You want the highest value commodities you can get. And the ideal way to do that is to separate. The more separations, the better. The less contamination, the better.

There are ways of achieving that. Partly through the design mechanisms I talked about. Partly by incentivizing people. The city is talking about developing a save-as-you-throw system, where you’d be charged on a unit basis for the refuse that you throw away and charged a lesser rate for recyclables or, perhaps, no rate. So, you would have an economic incentive to do the right thing. We have financial incentives for water use and electricity use. We really should be charging for our waste. And certainly conscientious people would save money. The city would also save money. It would be a win-win.

So what does it mean to design a city for waste?

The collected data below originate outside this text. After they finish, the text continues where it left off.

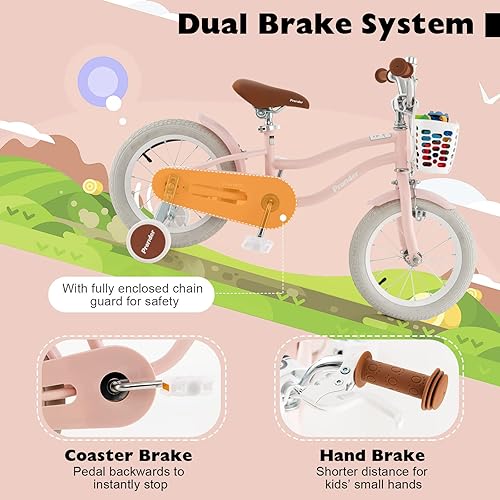 Dual Brake System

Prendar

Prendar

Prendar

With fully enclosed chain guard for safety

Coaster Brake
Pedal backwards to instantly stop

Hand Brake
Shorter distance for kids' small hands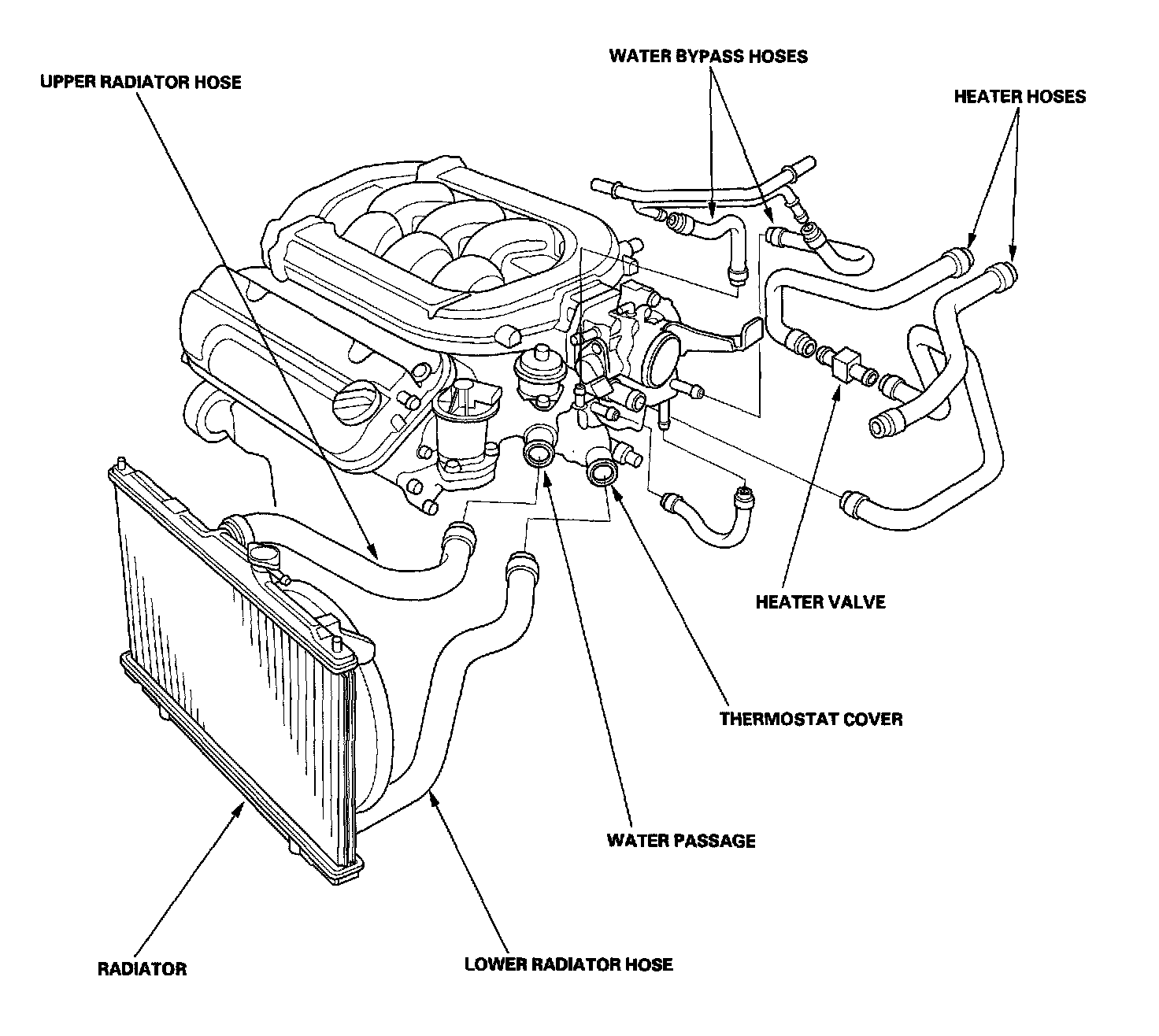 WATER BYPASS HOSES

UPPER RADIATOR HOSE

HEATER HOSES

HEATER VALVE

THERMOSTAT COVER

WATER PASSAGE

RADIATOR

LOWER RADIATOR HOSE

It means designing our interior buildings for waste. Architects can plan for waste, just as they plan for bathrooms, and understand that this material doesn’t just sit in a pile, it’s always moving. You want to minimize the number of times it’s handled. You need to design corridors, the location of your elevators, and your waste spaces, so that they’re all rationally laid out to minimize the number of footsteps, because it’s going out to the street. And reducing these points of friction is really important, because truck trips kill people. The diesel particulates kill people. They’re dangerous. Public health is very much involved, as well as the quality of our lives.

It also means designing our public spaces with the equivalent, with underground submerged containers or drop-off kiosks, so we can avoid sending trucks to every building on every block. We could very easily redesign our parking rules. We have alternate-side-of-the street parking, right now in New York in most places. So, we could have our collection coincide with that. We can use some of the parking spaces that we have on the street for residents to drop off their recyclables. We need to redesign our public space for the movement of waste.

We could use the kind of rollout bins that can be collected with a mechanical arm. Or we could use mechanized collection of containers. All freight these days is moved in containers of one sort or another that can be automatically handled, or semi-automatically. We’d certainly have fewer injuries, and we’d certainly get higher production. And we would have less aesthetically displeasing streets. Moving toward containerization should be a goal of the city.

A submerged refuse container in Kissimmee, FL (Image: Zero Waste Design Guidelines).

There are lots of ways we could densify, so we could reduce the number of collection trips. We could reduce the number of buildings that are stopped at. Battery Park City is a great example. Four of the 17 towers have loading docks with compactors in them. The other buildings roll their waste over every day and tilt them into this compactor. So all of the waste from these 17 buildings is in four compactors, and the sanitation department just rolls up with a roll-on, roll-off truck and takes it away. No bags on the street. No traffic accidents due to the collection trucks. That’s the direction we need to move in.

What are some of the exciting projects your company, Closed Loops, is working on?

One of the projects is to develop pneumatic tubes under the High Line that would take waste directly by rail to different types of facilities. Organics, recycling, disposal. Also a separate pneumatic tube just for high quality kitchen waste from the restaurants along the area, which would go straight to an anaerobic digester where it would be digested into biogas that could be used to produce local electricity. So the value of that energy stays right in the neighborhood.

What do you see as the future of waste in cities?

In the ideal future, there would be tubes underground. You won’t see anything but inlets. Like in Barcelona — you have the magic of pneumatic tubes running through the streets down under the Santa Caterina Market, and then it goes outside town to an anaerobic digestion facility. Someday, I believe, just as we have subways, and just as we have sewers, we will have more and more tubes gradually extending around the States. That’s the ideal.